--- What the task requires ---
In one to three sentences, explain why the teachers took ICT training, according to the text on community care organizations.

--- Text provided ---
Rethusa-Setjhaba Day Care Centre – a community organisation providing aftercare for orphans and vulnerable schoolchildren, providing food parcels and lifeskills, and care for the elderly.
Malirato Luncheon Club – care of orphans and vulnerable children and the running of a soup kitchen for children and the elderly.
This organisation provides an invaluable service in the community of Batho, Bloemfontein, Free State, offering early childhood development for children in their formative years, and developing youth from seven to 17 through involvement in activities such as bead- and craftmaking and cultural activities and supplying vegetables to the elderly.
From January 2015, more emphasis was placed on digital education for both staff and their charges. The Telkom Foundation grant of R300 000 made it possible to purchase for the three to four year olds digital educational toys, tables and chairs and stationery, as well as swings to develop muscles and coordination.
Those aged between five and 15 received digital educational toys, laptops, learning tablets and a plasma screen for children’s programmes to build reading and IT skills.
The teachers underwent ICT training to empower them with computer literacy skills to impart to the children. They were also given laptops for office work.
The South African National Tuberculosis Association (Santa) was formed in 1947 to establish SANTA branches, provide beds for TB patients and to offer care to TB patients and their families.

--- Extracted information ---

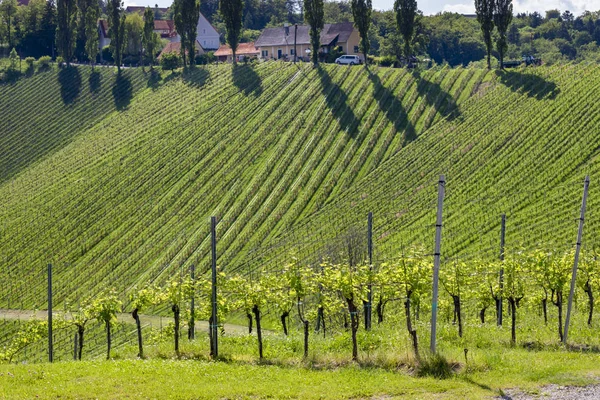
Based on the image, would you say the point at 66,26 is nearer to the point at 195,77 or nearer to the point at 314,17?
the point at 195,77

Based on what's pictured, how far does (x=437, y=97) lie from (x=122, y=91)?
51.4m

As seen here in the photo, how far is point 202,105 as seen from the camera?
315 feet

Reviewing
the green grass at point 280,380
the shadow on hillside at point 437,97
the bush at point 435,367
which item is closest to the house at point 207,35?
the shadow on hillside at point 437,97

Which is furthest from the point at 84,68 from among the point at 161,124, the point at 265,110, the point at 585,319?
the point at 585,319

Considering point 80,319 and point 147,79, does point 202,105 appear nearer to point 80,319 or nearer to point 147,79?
==
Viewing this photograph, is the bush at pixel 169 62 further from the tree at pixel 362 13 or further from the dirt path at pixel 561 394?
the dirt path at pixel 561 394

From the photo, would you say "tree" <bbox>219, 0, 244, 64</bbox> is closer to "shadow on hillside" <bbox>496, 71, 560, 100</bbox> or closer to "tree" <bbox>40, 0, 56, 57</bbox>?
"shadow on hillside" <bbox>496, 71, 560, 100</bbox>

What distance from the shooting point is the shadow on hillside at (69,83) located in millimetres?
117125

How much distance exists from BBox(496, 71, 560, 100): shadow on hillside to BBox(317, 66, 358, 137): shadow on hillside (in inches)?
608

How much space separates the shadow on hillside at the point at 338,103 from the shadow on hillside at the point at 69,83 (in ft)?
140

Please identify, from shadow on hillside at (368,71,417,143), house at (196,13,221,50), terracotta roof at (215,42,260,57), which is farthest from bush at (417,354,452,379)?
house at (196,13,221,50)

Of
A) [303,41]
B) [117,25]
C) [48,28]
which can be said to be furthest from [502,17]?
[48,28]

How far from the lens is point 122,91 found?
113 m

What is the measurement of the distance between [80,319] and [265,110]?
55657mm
--
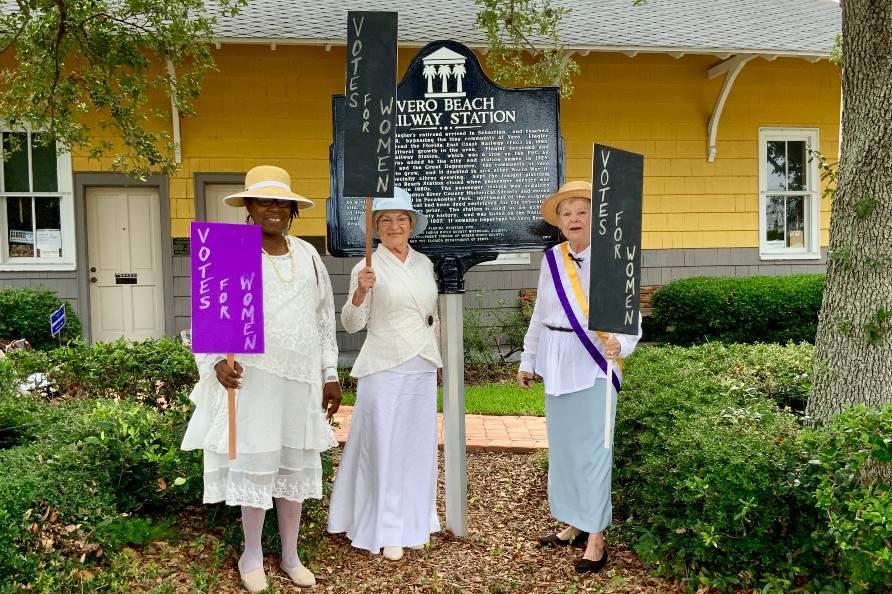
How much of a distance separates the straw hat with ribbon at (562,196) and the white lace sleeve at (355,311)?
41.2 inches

--- Solution below ---
The teachers took ICT training to gain computer literacy skills that they could then pass on to the children in their care.